TEKS KAJIAN:
+---+
MEDIA ONLINE RESMI MAJELIS WAKIL CABANG (WCNU)NU KECAMATAN CIPAYUNG KOTA ADMINISTRASI JAKARTA TIMUR

Rabu, 03 Maret 2021

KAJIAN TENTANG ISLAM DAN KAMTIBMAS

Islam adalah agama yang diturunkan Allah Subhanahu wa Ta'ala untuk menjadi rahmat bagi alam semesta. Pesan kerahmatan dalam Islam benar-benar tersebar dalam teks-teks Islam baik al Qur-an maupun hadits. Kata Rahmah, Rahman, Rahim dan derivasinya disebut berulang-ulang dalam jumlah yang begitu besar. Jumlahnya lebih dari 90 ayat. Maknanya adalah kasih dan sayang.

Dalam sebuah hadits Qudsi Tuhan menyatakan : “Ana Al-Rahman. Ana al-Rahim” (Aku Sang Maha Kasih. Aku Sang Maha Sayang).
+---+
DATA YANG DISEDIAKAN:
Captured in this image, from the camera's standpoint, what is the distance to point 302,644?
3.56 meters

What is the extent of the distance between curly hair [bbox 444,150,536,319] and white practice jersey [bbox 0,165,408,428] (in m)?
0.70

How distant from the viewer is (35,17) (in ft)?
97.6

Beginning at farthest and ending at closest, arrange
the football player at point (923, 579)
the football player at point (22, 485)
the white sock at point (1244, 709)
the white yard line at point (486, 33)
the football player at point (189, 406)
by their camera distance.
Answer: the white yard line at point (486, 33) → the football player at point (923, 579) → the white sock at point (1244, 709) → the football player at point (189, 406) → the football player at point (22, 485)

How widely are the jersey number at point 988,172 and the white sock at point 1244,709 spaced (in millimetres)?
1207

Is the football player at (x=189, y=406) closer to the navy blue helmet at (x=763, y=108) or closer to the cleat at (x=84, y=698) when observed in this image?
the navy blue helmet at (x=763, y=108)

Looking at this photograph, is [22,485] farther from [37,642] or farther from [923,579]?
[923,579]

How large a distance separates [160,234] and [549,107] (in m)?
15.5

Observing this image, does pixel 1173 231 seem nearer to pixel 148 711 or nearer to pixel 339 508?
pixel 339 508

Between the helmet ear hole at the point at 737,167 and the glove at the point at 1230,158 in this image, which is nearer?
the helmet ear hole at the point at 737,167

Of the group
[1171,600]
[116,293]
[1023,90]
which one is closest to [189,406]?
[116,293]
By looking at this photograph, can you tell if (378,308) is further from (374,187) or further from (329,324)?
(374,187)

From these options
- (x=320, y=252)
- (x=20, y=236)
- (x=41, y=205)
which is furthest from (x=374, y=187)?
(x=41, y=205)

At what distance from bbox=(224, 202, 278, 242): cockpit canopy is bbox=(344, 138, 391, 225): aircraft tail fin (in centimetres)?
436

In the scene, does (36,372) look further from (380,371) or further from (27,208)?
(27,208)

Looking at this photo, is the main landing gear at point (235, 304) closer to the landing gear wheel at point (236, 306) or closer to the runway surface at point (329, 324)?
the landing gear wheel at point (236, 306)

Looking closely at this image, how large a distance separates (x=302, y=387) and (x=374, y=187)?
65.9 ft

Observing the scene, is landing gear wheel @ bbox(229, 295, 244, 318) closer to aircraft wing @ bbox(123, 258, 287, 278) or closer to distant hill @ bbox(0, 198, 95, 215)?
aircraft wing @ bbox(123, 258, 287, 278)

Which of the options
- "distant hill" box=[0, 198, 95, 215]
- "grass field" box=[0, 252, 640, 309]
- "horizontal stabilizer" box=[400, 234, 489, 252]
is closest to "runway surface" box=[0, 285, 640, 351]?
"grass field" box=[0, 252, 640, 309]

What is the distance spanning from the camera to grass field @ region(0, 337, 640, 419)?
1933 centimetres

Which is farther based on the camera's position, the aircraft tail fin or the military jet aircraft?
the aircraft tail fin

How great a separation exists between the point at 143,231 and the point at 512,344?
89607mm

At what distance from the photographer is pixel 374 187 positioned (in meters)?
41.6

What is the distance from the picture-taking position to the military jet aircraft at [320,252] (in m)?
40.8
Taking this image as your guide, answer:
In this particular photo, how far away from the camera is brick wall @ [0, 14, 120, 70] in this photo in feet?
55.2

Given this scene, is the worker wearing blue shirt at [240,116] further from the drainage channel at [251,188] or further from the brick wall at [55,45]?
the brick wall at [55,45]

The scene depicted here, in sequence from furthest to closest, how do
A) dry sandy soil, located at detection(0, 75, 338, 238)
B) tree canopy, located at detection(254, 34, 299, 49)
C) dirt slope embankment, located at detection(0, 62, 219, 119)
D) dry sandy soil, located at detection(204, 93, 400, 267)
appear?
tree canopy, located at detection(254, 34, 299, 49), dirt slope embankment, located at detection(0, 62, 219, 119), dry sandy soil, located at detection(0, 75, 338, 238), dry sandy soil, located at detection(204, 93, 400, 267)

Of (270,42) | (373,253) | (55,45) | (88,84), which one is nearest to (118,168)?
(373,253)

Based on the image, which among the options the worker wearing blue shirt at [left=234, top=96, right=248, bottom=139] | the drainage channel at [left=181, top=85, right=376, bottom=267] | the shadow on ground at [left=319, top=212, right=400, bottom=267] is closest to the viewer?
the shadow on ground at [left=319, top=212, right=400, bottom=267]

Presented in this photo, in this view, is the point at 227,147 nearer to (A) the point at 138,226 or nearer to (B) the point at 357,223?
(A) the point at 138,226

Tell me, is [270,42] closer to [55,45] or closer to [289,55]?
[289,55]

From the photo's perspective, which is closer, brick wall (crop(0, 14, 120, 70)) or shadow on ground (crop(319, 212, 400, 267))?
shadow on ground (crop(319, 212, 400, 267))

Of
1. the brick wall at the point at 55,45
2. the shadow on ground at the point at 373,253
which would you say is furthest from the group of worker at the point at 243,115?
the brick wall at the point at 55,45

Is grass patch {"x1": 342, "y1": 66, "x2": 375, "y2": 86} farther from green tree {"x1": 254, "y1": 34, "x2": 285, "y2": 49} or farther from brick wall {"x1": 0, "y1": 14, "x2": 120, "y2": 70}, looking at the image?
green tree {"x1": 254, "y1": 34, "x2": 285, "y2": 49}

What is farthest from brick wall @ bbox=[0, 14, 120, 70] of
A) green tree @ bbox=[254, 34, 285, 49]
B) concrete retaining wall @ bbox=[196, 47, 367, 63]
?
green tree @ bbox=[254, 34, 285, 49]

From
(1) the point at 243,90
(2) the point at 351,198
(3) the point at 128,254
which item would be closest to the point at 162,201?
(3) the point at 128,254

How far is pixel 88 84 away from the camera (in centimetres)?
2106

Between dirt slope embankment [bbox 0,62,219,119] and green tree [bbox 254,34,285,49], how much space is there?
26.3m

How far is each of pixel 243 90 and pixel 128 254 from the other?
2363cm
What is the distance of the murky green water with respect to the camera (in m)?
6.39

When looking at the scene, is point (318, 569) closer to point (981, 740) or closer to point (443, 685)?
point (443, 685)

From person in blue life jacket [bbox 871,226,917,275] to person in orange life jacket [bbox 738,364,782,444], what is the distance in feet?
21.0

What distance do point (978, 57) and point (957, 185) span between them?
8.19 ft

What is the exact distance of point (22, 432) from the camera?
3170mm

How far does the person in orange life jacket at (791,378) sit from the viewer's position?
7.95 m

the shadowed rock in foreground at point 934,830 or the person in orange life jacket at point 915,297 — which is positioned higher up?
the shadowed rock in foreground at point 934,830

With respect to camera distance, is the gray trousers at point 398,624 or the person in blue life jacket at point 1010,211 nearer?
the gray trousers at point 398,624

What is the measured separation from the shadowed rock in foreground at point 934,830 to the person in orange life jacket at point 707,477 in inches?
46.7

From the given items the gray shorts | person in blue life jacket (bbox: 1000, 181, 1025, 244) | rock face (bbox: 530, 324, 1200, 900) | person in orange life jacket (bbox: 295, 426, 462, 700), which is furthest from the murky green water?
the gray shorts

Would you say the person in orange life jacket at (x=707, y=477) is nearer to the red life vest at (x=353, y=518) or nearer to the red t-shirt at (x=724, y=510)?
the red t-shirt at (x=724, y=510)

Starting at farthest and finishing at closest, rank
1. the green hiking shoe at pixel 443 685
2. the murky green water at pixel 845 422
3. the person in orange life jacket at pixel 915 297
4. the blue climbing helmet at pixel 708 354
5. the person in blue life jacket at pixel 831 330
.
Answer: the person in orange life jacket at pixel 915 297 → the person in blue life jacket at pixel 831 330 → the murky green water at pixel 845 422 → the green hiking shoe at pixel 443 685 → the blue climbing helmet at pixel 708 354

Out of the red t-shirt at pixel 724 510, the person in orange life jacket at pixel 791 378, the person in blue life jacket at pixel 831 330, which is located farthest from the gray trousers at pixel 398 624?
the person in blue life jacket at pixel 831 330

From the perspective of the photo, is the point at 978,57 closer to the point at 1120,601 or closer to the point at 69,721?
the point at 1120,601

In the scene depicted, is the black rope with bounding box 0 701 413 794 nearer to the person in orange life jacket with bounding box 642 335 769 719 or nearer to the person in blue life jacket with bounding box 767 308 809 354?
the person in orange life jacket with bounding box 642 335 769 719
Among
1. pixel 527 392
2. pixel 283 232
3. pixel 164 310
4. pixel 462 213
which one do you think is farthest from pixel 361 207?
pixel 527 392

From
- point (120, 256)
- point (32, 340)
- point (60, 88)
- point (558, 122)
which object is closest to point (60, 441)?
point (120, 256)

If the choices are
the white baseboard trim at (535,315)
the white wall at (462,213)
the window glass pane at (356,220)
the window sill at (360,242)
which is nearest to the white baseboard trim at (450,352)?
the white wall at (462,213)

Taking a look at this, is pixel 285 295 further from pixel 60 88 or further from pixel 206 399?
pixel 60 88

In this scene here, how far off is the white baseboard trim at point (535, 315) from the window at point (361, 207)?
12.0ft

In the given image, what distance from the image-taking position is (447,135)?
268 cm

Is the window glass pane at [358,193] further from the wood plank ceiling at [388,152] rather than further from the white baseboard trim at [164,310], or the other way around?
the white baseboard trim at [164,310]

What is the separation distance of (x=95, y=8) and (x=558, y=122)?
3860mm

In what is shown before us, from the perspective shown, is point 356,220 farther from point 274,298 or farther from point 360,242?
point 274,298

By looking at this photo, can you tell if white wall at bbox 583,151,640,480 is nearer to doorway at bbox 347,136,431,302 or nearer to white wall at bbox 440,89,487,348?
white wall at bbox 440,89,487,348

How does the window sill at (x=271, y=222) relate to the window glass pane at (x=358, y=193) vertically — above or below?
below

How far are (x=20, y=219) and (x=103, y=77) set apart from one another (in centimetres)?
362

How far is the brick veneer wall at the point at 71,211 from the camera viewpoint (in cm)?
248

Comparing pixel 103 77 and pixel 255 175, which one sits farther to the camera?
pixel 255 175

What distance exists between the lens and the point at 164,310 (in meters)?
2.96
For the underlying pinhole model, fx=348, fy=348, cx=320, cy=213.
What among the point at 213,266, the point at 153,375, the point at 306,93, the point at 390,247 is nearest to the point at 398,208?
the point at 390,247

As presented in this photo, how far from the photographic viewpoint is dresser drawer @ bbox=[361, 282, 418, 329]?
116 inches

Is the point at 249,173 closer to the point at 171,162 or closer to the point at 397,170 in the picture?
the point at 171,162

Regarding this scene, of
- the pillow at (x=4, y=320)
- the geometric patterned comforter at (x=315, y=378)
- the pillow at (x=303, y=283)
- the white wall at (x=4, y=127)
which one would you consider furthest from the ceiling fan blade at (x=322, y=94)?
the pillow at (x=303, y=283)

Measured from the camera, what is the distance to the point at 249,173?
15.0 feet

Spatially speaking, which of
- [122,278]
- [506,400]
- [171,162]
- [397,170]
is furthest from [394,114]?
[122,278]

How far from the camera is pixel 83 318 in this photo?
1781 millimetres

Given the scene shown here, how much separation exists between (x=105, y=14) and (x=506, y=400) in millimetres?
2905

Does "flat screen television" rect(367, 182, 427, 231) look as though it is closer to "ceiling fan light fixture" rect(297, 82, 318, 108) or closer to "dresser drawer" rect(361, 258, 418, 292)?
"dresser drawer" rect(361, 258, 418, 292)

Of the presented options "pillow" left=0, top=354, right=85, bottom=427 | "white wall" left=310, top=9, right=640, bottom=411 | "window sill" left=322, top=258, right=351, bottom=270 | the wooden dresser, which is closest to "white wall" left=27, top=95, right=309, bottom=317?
+---+
TUGAS DIKERJAKAN:
Kutiplah dengan tepat bagian kajian tentang Islam dan kamtibmas dari "Islam adalah agama" sampai "kasih dan sayang.". Data di atas tidak diperlukan untuk mengerjakan tugas ini.

JAWABAN BERIKUT:
Islam adalah agama yang diturunkan Allah Subhanahu wa Ta'ala untuk menjadi rahmat bagi alam semesta. Pesan kerahmatan dalam Islam benar-benar tersebar dalam teks-teks Islam baik al Qur-an maupun hadits. Kata Rahmah, Rahman, Rahim dan derivasinya disebut berulang-ulang dalam jumlah yang begitu besar. Jumlahnya lebih dari 90 ayat. Maknanya adalah kasih dan sayang.